(The data begins)

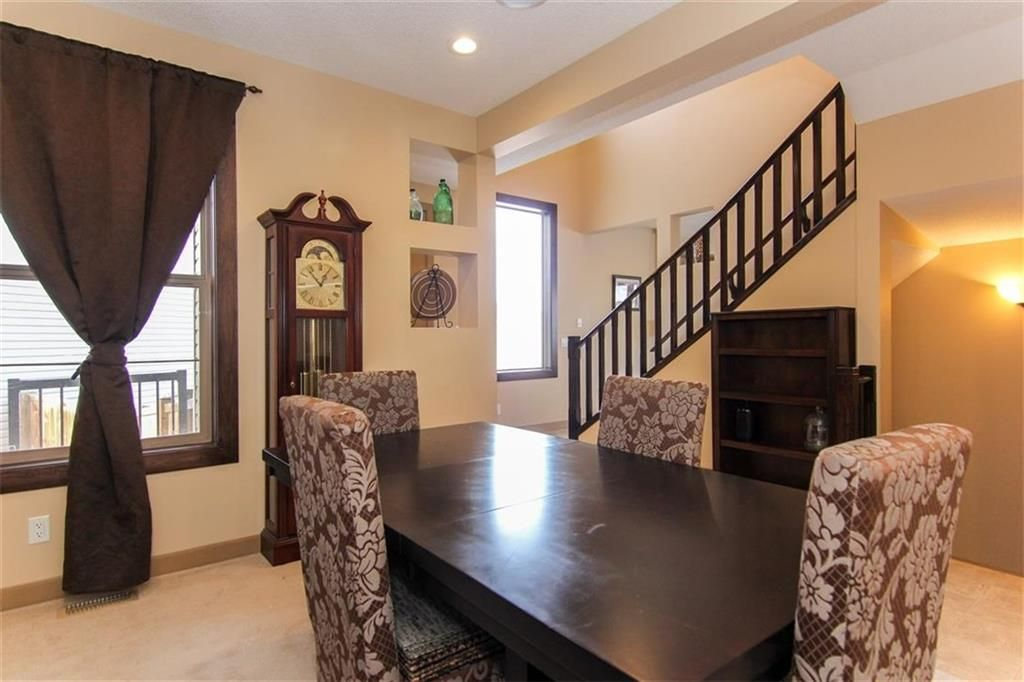 Photo 5: Photos: 21 CRANBERRY Cove SE in Calgary: Cranston House for sale : MLS®# C4164201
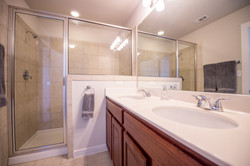 5313 Gooding - Master Bathroom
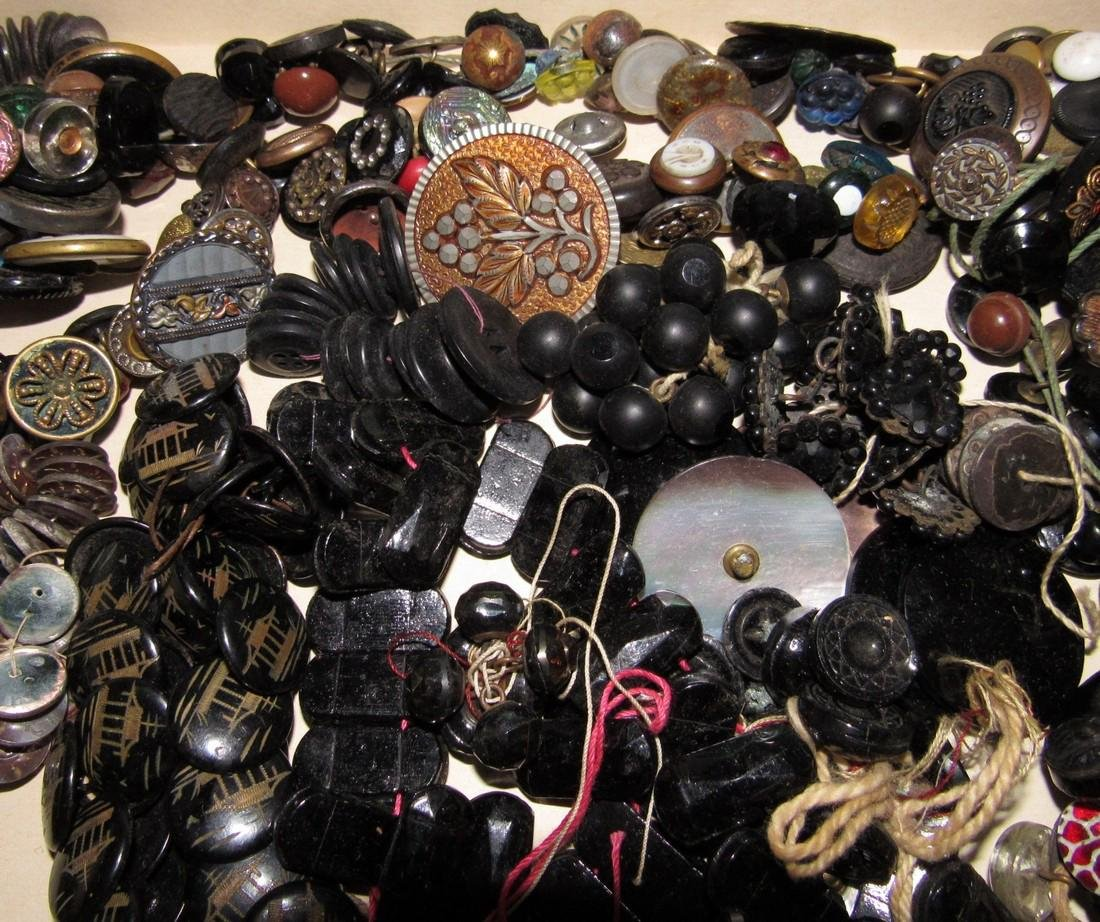 Large Lot of Buttons - 10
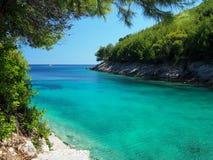 美丽的亚得里亚海海湾风景看法  免版税库存照片
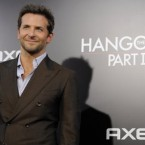 Bradley Cooper can enjoy being People.com's Sexiest Man Alive 2011 as a singleton now that he has ended his affair with Renée Zellwegger. 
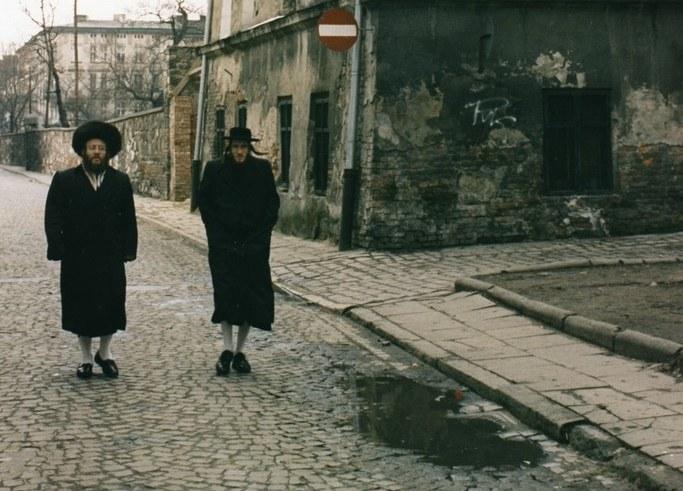 Kazimierz w 1998 roku nie przypominał tętniącej nocnym życiem dzielnicy Krakowa, jaką jest obecnie /Wiesław Zieliński /East News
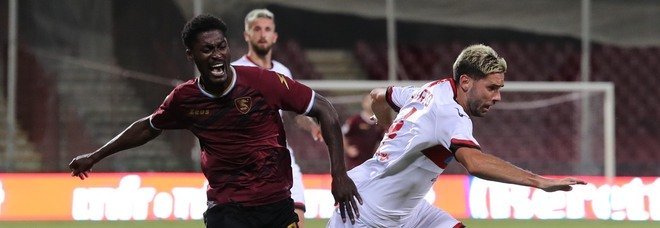 Salernitana, problema muscolare per Gondo: in dubbio per Lecce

(The data ends)

# Exercise prompt
Word-for-word restatement: every line from the one with "Bradley Cooper can" through the final line of the data, both ends included, pictures excluded.

# Answer
 Bradley Cooper can enjoy being People.com's Sexiest Man Alive 2011 as a singleton now that he has ended his affair with Renée Zellwegger. 
 Kazimierz w 1998 roku nie przypominał tętniącej nocnym życiem dzielnicy Krakowa, jaką jest obecnie /Wiesław Zieliński /East News
 Salernitana, problema muscolare per Gondo: in dubbio per Lecce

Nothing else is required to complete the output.